Поморщившись, Валя стянул с ноги сапог, в лодыжке нога заметно распухла.
– Пальцами пошевели, – уставившись на ногу, попросил Луговой. Курсант послушно пошевелил и растопырил пальцы. – Вроде не перелом, как считаешь, старшина?
– Вроде нет, – пожав плечами, ответил тот. – Может, санинструктора позвать, – предложил он.
– Что он понимает, твой инструктор. У него от всех болезней «зеленка» и лейкопластырь. Наступи на ногу.
Валя наступил.
– Больно?
– Нет.
– Пройдись, – продолжал старлей.
Сделав три шага, Валя остановился.
– Ну? – вопросительно взглянул не него Андрей Константинович.
– Терпимо, товарищ старший лейтенант. Точно не перелом.
– Бежать сможешь? – вставая с табурета, спросил офицер.
– Замотать бы чем-нибудь потуже, тогда смогу.
– Старшина, зови санинструктора, пусть бинт тащит.
– Я сейчас, – выходя из каптерки, сказал старлей.
Филин лично сходил за санинструктором.
– Вывих, – констатировал тот, мельком взглянув на ногу курсанта. – Я, когда на ветеринара учился, сто раз такое видел, то лошадь, то корова копыто вывернет, потом наступать на него не может, – заржал он. – Давай сюда свою культяпку, сейчас бинтовать буду.
– Потуже только, – попросил Валя.
– Любой каприз за ваши деньги, – веселился санинструктор, нечасто ему доводилось оказывать помощь раненому бойцу. – Готово! – отрапортовал он, затянув ногу бинтом.

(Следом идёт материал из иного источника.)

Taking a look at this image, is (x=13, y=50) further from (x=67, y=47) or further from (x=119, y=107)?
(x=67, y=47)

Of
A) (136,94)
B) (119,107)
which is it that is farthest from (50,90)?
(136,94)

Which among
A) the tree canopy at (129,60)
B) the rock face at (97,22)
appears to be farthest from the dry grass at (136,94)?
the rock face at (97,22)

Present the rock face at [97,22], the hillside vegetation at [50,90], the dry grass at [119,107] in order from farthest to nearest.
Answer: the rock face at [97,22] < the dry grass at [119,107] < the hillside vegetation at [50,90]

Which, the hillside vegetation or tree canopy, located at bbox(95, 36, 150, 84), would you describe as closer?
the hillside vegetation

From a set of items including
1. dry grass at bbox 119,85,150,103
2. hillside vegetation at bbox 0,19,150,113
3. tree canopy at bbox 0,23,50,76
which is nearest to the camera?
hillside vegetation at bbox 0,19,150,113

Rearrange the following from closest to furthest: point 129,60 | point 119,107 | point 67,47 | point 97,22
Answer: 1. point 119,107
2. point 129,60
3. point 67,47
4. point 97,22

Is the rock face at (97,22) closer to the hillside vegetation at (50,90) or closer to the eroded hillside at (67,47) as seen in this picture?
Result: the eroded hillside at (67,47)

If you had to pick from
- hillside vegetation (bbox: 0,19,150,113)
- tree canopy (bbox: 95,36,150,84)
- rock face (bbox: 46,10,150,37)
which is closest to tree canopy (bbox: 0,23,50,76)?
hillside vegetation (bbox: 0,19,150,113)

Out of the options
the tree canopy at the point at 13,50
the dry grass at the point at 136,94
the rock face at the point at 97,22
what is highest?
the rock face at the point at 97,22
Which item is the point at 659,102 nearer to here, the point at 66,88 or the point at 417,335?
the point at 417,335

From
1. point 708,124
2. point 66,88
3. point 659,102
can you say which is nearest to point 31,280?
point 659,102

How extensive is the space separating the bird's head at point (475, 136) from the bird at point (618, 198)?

Валя покрутил ступней, было больно, но терпимо, нога из-за повязки плохо шевелилась, но теперь можно было, не хромая, наступать на нее. «Может, и получится добежать», – подумал он.
– Ну что, боец сраный, получше? – услышал Матвеев за спиной голос старлея.
– Так точно, получше, – обидевшись, ответил Валентин.
– Ты же боец?
– Так точно.
– У тебя рана?
– Так точно.
– То есть ты боец с раной?
– Так точно.
– Вот я и говорю, сраный ты боец, – засмеявшись, каламбурил Луговой. – Что, поди думал от кросса откосить? «Я сегодня инвалид у меня нога болит», не выйдет, курсант, побежишь, как все, и только попробуй последним прибежать, – продолжал он радоваться.
«Сейчас тебе не до смеха будет», – зло подумал Валентин. Стоит тут, обзывается, стихоплет-любитель.
– Стрелять я как буду? – не скрывая обиды, спросил он у взводного.
– Как все, на «отлично», – еще не понимая, в чем подвох, улыбался Луговой.
– Отлично от всех я сегодня стрелять буду, – обнаглев от обиды, ответил Валентин.
В самом деле, специально он, что ли, ноги себе чуть не переломал. Как по несколько суток в карауле стоять, то, Матвеев, давай служи, больше некому. А как ногу вывихнул, то сразу сраный боец.
– Ты что себе позволяешь? – покраснев, Луговой уставился на курсанта. – Ты мне условия будешь ставить? Старшина! В наряд его во второю смену!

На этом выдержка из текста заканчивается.